The timing aligns with a broader shift in the AI infrastructure market. LangChain, Weights and Biases, and Arize AI all offer pieces of the observability and evaluation puzzle. But none of them own the gateway. Respan’s insight is that the gateway is the natural control point. If you control the routing layer, you control the feedback loop. You can decide which model gets traffic based on real-time eval signals. You can drain traffic from a failing model before the developer even knows there is a problem.
There is a risk, of course. Unified platforms trade flexibility for coherence. A team that wants to use LangSmith for evals, Portkey for routing, and Datadog for observability will not buy Respan. But the calculus changes when the agent is mission-critical and the stack is breaking under load. The edge cases that take down most stacks at scale, long-context timeouts, async logging under load, and eval signals that never reach the router, are handled at the platform level.
Respan’s founders bring a specific background. Li worked as a product design engineer at Apple, designing parts for AirPods, before dropping out of UIUC. Huang graduated with highest honors in three years and self-mastered software engineering within a year, declining robotics PhD offers from top schools. The team of 15 is based in San Francisco and currently hiring for sales, security engineering, and frontend roles.
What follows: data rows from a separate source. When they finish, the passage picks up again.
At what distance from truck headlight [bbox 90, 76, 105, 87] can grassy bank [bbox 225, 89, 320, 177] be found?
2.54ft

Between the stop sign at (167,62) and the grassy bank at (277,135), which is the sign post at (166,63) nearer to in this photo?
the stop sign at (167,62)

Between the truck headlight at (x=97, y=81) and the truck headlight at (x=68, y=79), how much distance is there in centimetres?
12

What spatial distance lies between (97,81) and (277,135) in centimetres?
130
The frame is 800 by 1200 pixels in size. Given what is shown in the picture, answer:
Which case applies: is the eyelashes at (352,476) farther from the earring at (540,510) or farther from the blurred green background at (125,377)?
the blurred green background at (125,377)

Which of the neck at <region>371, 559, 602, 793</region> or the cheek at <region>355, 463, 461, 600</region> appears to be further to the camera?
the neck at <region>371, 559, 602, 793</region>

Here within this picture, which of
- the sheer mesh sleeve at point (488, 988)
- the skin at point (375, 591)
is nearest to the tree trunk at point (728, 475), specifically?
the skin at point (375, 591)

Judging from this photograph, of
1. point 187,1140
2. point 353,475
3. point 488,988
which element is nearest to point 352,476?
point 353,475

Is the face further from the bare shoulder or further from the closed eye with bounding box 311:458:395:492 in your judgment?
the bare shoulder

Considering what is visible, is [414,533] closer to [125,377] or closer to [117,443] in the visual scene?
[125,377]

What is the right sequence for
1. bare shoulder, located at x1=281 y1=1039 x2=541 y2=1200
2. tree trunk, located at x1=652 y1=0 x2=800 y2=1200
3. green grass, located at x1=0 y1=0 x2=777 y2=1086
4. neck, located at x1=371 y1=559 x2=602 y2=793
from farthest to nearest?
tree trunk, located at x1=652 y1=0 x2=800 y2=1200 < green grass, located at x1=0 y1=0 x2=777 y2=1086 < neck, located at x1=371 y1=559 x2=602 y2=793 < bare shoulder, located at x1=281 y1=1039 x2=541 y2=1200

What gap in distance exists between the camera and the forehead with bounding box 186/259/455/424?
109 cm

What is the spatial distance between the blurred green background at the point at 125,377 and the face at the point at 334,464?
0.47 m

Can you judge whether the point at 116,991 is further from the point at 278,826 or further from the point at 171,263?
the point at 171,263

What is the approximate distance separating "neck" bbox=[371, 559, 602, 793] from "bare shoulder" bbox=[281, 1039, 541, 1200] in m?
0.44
The open question is whether the market wants a unified control plane or best-in-class components. Respan’s early traction suggests that teams scaling agents are feeling the pain of fragmentation acutely enough to try a different model. If the eval-aware gateway becomes the default routing layer for production agents, the company has a chance to own the most important piece of the agent infrastructure stack.
What to watch: whether Respan opens its eval-aware routing logic as a protocol that other tools can plug into, or keeps the loop proprietary. The former would accelerate adoption. The latter would protect the moat. Either way, the loop is the product, and the loop is what the fragmented stack cannot deliver.